Conceptual Physics Question

[mrSHEiK124]

Got into a huge argument in Physics class, nobody can agree on an answer

The questions:

You have an ice cube floating in a glass of water. After the ice melts, what happens to the water level? Choices: Falls, rises, remains the same.

You have an ice cube floating in a glass of water. The ice cube has a small piece of iron embedded in it. What happens to the water level when the ice melts? Same choices.

You have an ice cube floating in a glass of water. The ice cube has many air bubbles in it. What happens to the water level when the ice melts? Again, same choices.

 

[pcy]

Hi,

The water level is unaltered in the first and third cases; in the second case the level drops.

Ignoring second order effects like surface tension or the change in air density (the bubbles warm up from 0C to room temperature when the ice melts in the third case) or the change of water density caused by the change in water temperature when the ice melts.

....

### YOUR GOAL
Transcribe the ice-cube thread word for word, from "The water level is" up to and including "the ice melts.". The listing that comes next is separate material, unrelated to the ice-cube thread.

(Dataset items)
....

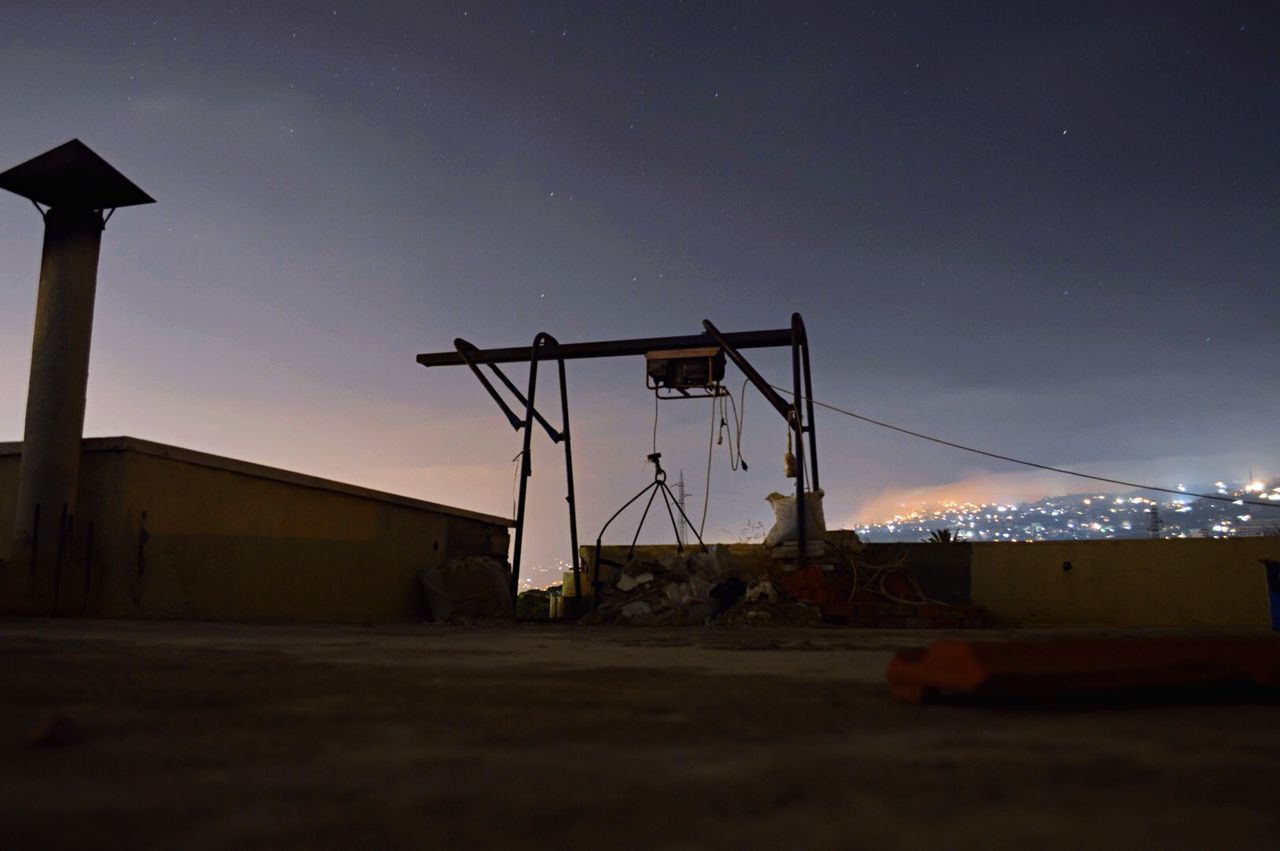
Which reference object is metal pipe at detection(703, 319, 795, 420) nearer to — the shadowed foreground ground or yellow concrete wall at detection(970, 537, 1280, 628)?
yellow concrete wall at detection(970, 537, 1280, 628)

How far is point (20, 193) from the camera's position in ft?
23.7

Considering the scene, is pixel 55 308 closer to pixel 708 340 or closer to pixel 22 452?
pixel 22 452

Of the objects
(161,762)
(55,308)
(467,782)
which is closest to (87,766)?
(161,762)

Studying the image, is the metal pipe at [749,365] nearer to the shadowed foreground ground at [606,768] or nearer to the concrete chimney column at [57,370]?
the concrete chimney column at [57,370]

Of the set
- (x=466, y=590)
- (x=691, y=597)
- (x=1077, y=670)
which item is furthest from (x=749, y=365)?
(x=1077, y=670)

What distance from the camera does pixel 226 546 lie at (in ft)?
26.3

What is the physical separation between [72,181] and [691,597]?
267 inches

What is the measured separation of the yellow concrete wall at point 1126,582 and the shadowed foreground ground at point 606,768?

....

### SOLUTION
The water level is unaltered in the first and third cases; in the second case the level drops.

Ignoring second order effects like surface tension or the change in air density (the bubbles warm up from 0C to room temperature when the ice melts in the third case) or the change of water density caused by the change in water temperature when the ice melts.